Larry Roberts, a senior advisor at the DNC, provided one of the most interesting big picture insights. He said that from a Democratic perspective, weathering 2010 will boil down to running on President Obama’s accomplishments. “The key for 2010 is to highlight the results that President Obama has achieved,” he said. So at this point, the DNC is focused on getting important results on energy, healthcare and economic legislation.

That strategy seemed welcome in the Republican camp, who were quick to point out the number of Obama’s victories. "That’s not going to take too much time," said Curt Anderson, a senior advisor at the RNC. Anderson said jobs are the key issue for 2010 and that the debate on healthcare and other issues are side shows.

Democratic Congressional Campaign Committee Executive Director Jon Vogel framed 2010 in more philosophical terms. “People are going to look at who is on their side,” he said. On jobs, healthcare and the economy, he went on, middle class families are picking Democrats. Rep. Bill Owens’ (D) win in the recent special election in upstate New York demonstrates that, Vogel added.

Republicans also took issue with the Democrats’ suggestion that they can package the president’s stimulus package as an accomplishment. “If the stimulus was a success,” said National Republican Congressional Committee Executive Director Guy Harrison, “I’d love to see what Democrats describe as a failure.”

Roberts of the DNC and Anderson of the RNC took diametrically opposite views of what the Republican wins in the New Jersey and Virginia gubernatorial races meant. Roberts said the races won’t translate to the federal races next year. Anderson quickly responded: "If they want to draw no conclusions from those elections, I’m cool with that...If you want to say this was a good election than I hope you have another one next November."

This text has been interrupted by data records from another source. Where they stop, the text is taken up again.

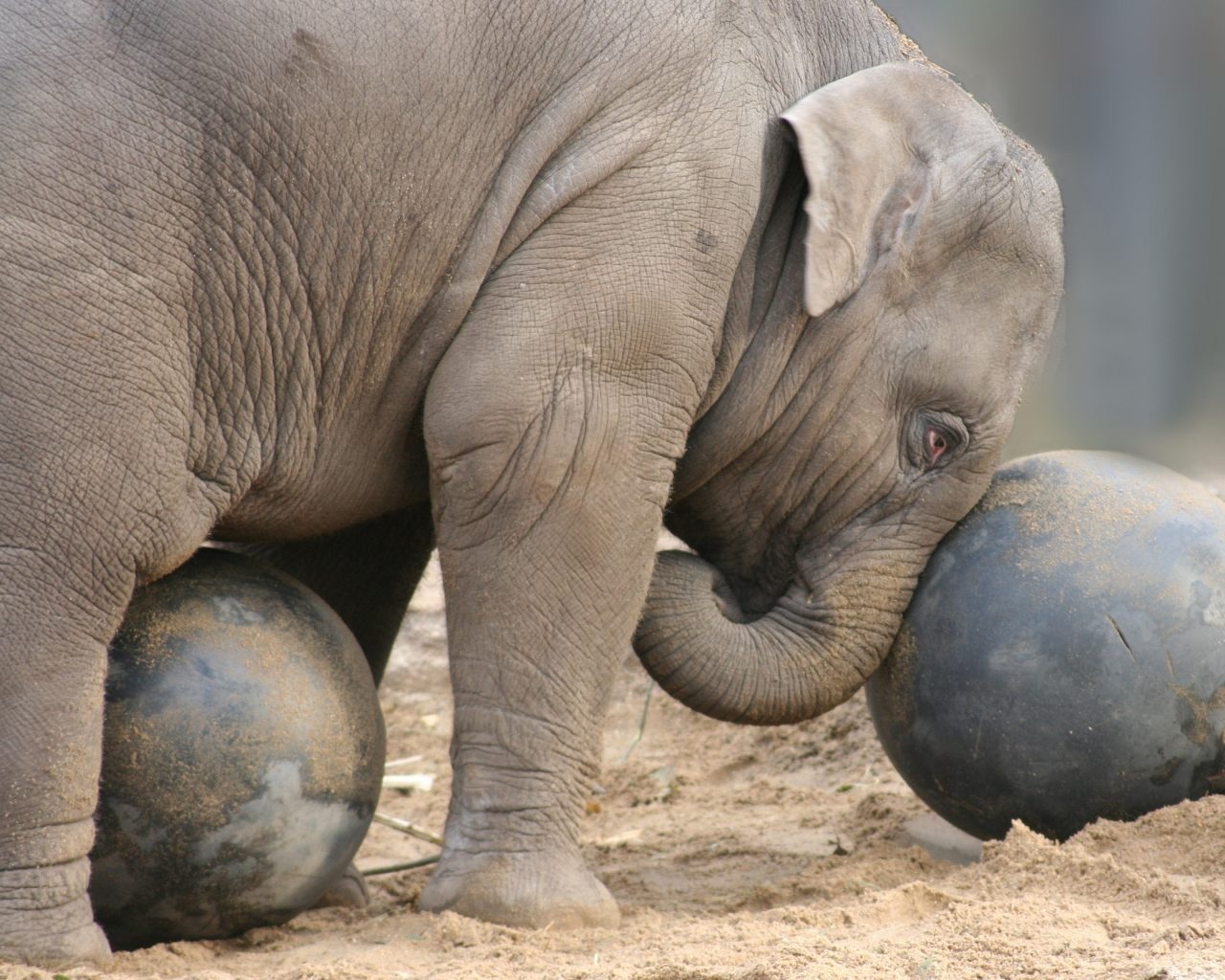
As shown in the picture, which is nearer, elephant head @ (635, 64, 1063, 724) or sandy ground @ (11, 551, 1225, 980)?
sandy ground @ (11, 551, 1225, 980)

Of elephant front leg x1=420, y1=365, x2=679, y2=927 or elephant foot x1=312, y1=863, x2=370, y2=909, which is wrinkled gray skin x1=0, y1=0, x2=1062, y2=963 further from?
elephant foot x1=312, y1=863, x2=370, y2=909

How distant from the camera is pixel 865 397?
4805mm

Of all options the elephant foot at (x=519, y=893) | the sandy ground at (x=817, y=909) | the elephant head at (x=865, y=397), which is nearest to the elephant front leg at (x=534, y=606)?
the elephant foot at (x=519, y=893)

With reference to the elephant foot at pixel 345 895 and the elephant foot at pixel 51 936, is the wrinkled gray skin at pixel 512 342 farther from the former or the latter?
the elephant foot at pixel 345 895

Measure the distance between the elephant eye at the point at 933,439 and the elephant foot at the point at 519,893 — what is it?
5.01 ft

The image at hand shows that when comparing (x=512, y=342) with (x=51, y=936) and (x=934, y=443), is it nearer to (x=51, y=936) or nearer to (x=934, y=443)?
(x=934, y=443)

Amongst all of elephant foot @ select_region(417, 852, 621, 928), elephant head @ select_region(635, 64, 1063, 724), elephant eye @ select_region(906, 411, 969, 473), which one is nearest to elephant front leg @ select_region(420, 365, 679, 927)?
elephant foot @ select_region(417, 852, 621, 928)

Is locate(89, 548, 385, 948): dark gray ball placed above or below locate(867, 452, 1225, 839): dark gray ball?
below

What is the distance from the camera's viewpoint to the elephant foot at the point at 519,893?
4.26m

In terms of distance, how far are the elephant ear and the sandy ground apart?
5.08 ft

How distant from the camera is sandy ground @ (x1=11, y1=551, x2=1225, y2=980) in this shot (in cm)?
359

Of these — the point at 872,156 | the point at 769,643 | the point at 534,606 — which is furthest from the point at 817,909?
the point at 872,156

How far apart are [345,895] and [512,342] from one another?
1.73 meters

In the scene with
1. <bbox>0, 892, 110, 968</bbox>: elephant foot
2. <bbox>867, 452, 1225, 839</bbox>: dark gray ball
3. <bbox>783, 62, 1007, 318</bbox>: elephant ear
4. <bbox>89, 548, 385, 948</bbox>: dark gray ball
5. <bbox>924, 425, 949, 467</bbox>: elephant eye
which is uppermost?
<bbox>783, 62, 1007, 318</bbox>: elephant ear
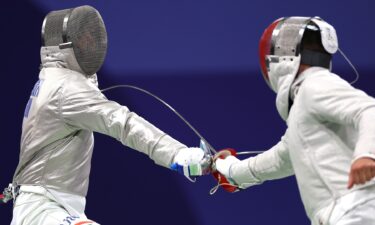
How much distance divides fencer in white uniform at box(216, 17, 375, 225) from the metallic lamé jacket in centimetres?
55

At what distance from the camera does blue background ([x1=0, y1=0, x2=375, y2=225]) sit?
352cm

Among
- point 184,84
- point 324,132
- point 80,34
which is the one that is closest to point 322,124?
point 324,132

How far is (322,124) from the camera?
6.18 feet

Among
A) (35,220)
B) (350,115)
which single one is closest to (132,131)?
(35,220)

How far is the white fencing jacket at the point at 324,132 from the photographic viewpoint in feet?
5.83

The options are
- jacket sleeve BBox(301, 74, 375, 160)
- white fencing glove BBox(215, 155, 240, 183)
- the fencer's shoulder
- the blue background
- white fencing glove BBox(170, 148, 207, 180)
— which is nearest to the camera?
jacket sleeve BBox(301, 74, 375, 160)

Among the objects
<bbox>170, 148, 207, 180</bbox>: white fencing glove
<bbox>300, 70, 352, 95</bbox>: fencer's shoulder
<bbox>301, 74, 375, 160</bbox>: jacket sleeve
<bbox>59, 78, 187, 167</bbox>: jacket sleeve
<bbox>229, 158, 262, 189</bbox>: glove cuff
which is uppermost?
<bbox>300, 70, 352, 95</bbox>: fencer's shoulder

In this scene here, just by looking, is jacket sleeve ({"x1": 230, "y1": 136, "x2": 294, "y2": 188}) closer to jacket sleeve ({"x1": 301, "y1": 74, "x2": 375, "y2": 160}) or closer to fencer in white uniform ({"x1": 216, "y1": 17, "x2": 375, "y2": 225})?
fencer in white uniform ({"x1": 216, "y1": 17, "x2": 375, "y2": 225})

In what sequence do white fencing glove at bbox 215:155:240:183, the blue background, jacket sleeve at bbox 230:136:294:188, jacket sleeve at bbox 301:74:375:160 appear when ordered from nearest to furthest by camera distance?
jacket sleeve at bbox 301:74:375:160
jacket sleeve at bbox 230:136:294:188
white fencing glove at bbox 215:155:240:183
the blue background

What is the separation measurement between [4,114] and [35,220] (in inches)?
60.0

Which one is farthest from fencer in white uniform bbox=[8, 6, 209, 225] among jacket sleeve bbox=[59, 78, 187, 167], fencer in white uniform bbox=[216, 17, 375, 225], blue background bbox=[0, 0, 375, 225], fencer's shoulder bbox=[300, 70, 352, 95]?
blue background bbox=[0, 0, 375, 225]

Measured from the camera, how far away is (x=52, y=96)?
256cm

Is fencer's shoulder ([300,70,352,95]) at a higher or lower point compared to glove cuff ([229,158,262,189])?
higher

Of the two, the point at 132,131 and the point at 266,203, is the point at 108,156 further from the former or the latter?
the point at 132,131
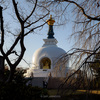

Anderson said he saw two important groups move to the Republican column in 2009: Suburban voters and independents. “In both cases,” he said, “we completely reversed what happened in 2008.”

The panelists were also asked to name a member of the opposing party that they believe they will defeat next year. Some of their responses were particularly interesting. J.B. Poersch, the Democratic Senatorial Campaign Committee’s executive director, said Louisiana Sen. David Vitter will lose to Rep. Charlie Melancon. National Republican Senatorial Committee Executive Director Rob Jesmer called that “laughable.”

Jesmer said it was a toss up between Sens. Chris Dodd (D-Conn.), Michael Bennet (D-Colo.), Blanche Lincoln (D-Ark.) and Pennsylvania - where former Rep. Pat Toomey will run against the winner of the Democratic primary between Sen. Arlen Specter and Rep. Joe Sestak. Poersch notably said he though Specter would emerge from that Democratic primary.

On the House side, Vogel, of the DCCC, picked Rep. Charlie Dent (R-Pa.). Vogel is especially happy with their recruit there, Bethlehem Mayor John Callahan. The NRCC’s Harrison listed a handful of candidates, but liberal lightning rod Rep. Alan Grayson of Florida toped his list.